* begin Text to read *
Generate Random Numbers

Methods for generating random numbers from a distribution based on random draws from a uniform distribution.

These were developed to debug a python script ported from MATLAB in which many random numbers were generated. Given the same random seed, one can draw the same uniform random numbers in MATLAB and python (using numpy). Unfortunately that doesn’t work for other distribution due to differences in implementation.

Functions

Generate random variates of various distributions based on draws from a uniform distribution See: https://www.cse.wustl.edu/~jain/books/ftp/ch5f_slides.pdf

Given the same random seed, MATLAB and numpy will generate the same draws from a uniform distribution. This isn’t the case for other distributions. Instead, it’s possible to generate other distributions based on U(0, 1) draws. In turn, one can generate the same pseudorandom numbers in MATLAB and numpy using these functions and MATLAB equivalent functions

rand.randombeta(a, b, size=1)
* end Text to read *
**Given task 1:** List every programming language or software library named in the page on generating random numbers.
**Given task 2:**
Answer these questions from the page on generating random numbers:
(a) What language was the python script originally ported from?
(b) From what distribution are the other distributions generated?
(c) What default value does size take in rand.randombeta?
**Given task 3:** Please write a continuation of the page on generating random numbers, starting after its final line, rand.randombeta(a, b, size=1).
* begin Rows *
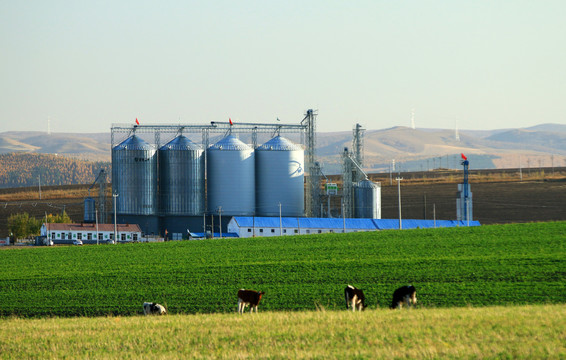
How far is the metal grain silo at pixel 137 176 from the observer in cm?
7325

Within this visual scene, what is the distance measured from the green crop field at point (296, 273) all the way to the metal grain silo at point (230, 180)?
1048 inches

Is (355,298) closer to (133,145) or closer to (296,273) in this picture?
(296,273)

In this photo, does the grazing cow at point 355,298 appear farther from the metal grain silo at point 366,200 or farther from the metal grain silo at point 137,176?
the metal grain silo at point 137,176

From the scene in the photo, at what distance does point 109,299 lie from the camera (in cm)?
3022

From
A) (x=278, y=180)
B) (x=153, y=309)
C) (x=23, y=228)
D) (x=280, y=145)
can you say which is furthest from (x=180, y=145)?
(x=153, y=309)

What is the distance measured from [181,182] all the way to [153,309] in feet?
155

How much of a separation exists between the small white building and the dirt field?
19311 millimetres

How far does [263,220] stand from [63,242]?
61.8ft

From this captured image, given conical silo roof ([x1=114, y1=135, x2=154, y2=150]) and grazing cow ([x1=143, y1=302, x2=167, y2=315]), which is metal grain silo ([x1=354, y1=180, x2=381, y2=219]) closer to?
conical silo roof ([x1=114, y1=135, x2=154, y2=150])

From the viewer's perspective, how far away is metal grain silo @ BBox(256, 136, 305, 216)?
75.2 metres

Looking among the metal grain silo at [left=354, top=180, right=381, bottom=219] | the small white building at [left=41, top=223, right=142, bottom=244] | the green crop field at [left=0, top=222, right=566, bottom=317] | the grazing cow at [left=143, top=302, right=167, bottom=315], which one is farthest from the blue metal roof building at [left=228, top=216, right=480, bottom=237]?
the grazing cow at [left=143, top=302, right=167, bottom=315]

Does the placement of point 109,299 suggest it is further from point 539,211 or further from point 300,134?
point 539,211

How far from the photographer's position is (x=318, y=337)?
1794 cm

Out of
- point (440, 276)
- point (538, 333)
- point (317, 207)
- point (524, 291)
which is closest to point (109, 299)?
point (440, 276)
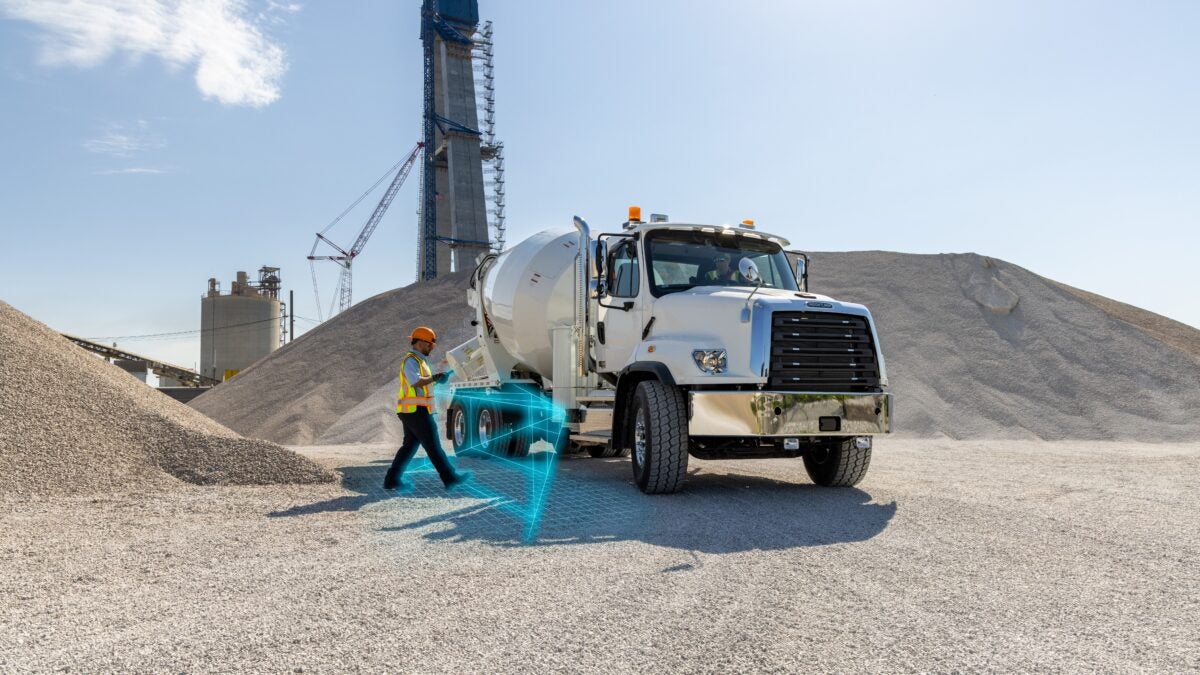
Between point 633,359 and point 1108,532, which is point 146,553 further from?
point 1108,532

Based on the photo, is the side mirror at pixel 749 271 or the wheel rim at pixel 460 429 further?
the wheel rim at pixel 460 429

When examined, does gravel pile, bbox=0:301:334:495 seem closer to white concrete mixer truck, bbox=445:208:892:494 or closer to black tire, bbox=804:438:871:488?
white concrete mixer truck, bbox=445:208:892:494

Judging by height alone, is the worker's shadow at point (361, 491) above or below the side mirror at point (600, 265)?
below

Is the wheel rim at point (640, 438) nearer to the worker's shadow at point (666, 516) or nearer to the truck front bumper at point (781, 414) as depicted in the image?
the worker's shadow at point (666, 516)

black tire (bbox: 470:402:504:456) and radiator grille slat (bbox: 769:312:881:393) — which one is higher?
radiator grille slat (bbox: 769:312:881:393)

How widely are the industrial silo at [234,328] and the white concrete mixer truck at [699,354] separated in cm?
5446

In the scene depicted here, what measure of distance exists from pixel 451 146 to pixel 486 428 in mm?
46517

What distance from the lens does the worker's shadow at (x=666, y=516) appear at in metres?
6.84

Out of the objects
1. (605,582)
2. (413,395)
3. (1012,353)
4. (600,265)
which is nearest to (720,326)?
(600,265)

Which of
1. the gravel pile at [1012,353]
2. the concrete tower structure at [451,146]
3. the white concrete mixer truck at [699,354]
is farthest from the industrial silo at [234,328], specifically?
the white concrete mixer truck at [699,354]

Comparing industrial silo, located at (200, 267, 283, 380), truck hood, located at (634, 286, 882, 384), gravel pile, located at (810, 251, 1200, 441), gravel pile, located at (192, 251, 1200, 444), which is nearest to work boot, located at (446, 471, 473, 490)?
truck hood, located at (634, 286, 882, 384)

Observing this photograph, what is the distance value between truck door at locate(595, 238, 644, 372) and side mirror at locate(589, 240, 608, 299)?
0.05 m

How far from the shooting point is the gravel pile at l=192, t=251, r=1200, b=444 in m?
21.8

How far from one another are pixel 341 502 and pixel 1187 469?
11754 millimetres
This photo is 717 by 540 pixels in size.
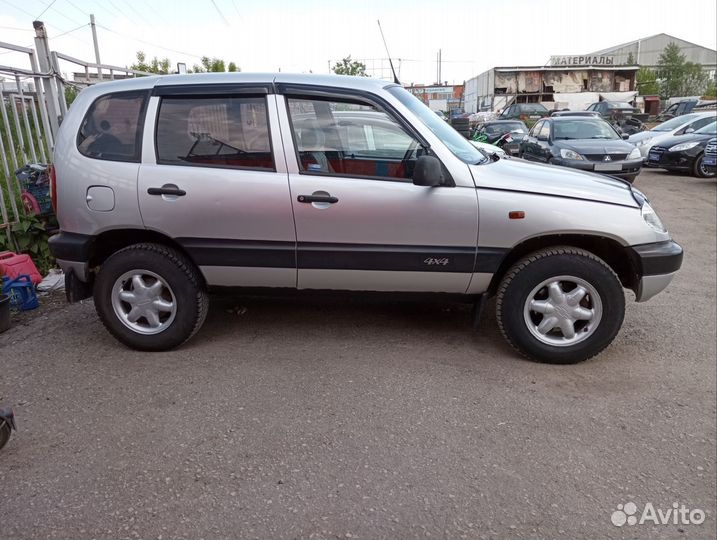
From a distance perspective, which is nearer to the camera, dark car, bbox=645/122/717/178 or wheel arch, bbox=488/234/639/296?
wheel arch, bbox=488/234/639/296

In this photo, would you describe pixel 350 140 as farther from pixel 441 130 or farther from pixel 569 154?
pixel 569 154

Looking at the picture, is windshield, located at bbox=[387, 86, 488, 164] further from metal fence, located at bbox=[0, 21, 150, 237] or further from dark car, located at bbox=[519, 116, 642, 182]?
dark car, located at bbox=[519, 116, 642, 182]

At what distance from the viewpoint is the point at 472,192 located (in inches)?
135

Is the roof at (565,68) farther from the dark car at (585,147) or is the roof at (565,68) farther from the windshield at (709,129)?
the dark car at (585,147)

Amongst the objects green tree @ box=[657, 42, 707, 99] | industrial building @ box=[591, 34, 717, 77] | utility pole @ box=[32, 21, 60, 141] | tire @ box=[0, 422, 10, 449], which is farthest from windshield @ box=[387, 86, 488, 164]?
industrial building @ box=[591, 34, 717, 77]

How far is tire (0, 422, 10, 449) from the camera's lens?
8.82 ft

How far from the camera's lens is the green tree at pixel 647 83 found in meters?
52.8

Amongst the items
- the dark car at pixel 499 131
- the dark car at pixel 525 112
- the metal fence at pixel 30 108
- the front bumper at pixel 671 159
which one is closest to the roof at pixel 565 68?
the dark car at pixel 525 112

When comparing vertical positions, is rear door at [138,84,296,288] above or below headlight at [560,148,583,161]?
above

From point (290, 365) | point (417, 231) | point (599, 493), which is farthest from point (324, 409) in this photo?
point (599, 493)

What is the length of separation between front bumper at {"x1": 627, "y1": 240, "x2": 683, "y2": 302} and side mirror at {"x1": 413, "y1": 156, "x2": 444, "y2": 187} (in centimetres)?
136

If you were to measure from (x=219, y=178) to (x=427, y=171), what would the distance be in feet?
4.36

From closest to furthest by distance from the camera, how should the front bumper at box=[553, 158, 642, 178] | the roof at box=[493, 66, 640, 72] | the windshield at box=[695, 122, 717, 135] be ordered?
1. the front bumper at box=[553, 158, 642, 178]
2. the windshield at box=[695, 122, 717, 135]
3. the roof at box=[493, 66, 640, 72]

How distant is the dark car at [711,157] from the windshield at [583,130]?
1.98 metres
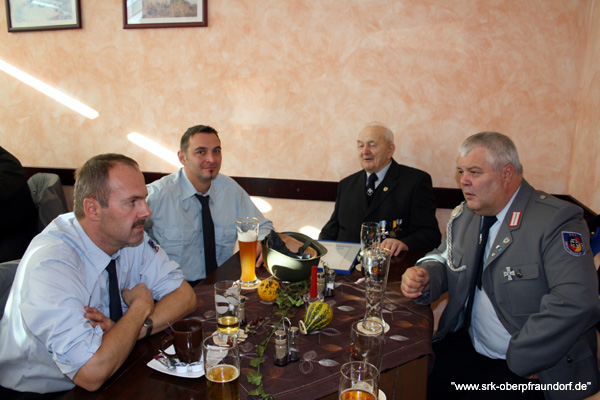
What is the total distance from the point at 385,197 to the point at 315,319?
6.11ft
* end Rows *
**Written response 1:** MATLAB, python, numpy

**Written response 2:**
(a) MATLAB
(b) A uniform distribution, U(0, 1)
(c) 1

**Written response 3:**
Generate random variates from beta distribution given shape parameters a, b

rand.randombetavariate(a, b)

Generate single random variate from beta distribution given shape parameters a, b

NOTE: only implemented for a < 0 and b < 0

rand.randomexponential(a, size=1)

Generate random variate from exponential distribution. Uses inverse CDF method

pdf: f(x) = (1/a)e^(-x/a)

Parameters:a – scale paramter (a > 0)

rand.randomgammaint(shape, scale=1.0, size=1)

draw from random gamma distribution with integer shape parameter

rand.randomgamma(shape, scale=1.0, size=1, tol=1e-05)

Generate random variates from a gamma distribution

Parameters:

• shape (float or array_like of floats) – Shape of gamma distribution (should be > 0)
• scale (float or array_like of floats) – Scale of the gamma distribution (should be > 0)
• size (int) – number of variates to return

rand.randomnormal(mu, sigma, size=1)

Generate random variate from the normal distribution using the Box Muller technique

Returns:

rand.randombinomial(n, p)

Generate random variates form a binomial(n, p) distribution

Parameters:

• n – number of trials
• p – probability of success

rand.randomdirichlet(a)

Python implementation of randdirichlet.m using randomgamma fucnction

Parameters:a – vector of weights (shape parameters to the gamma distribution)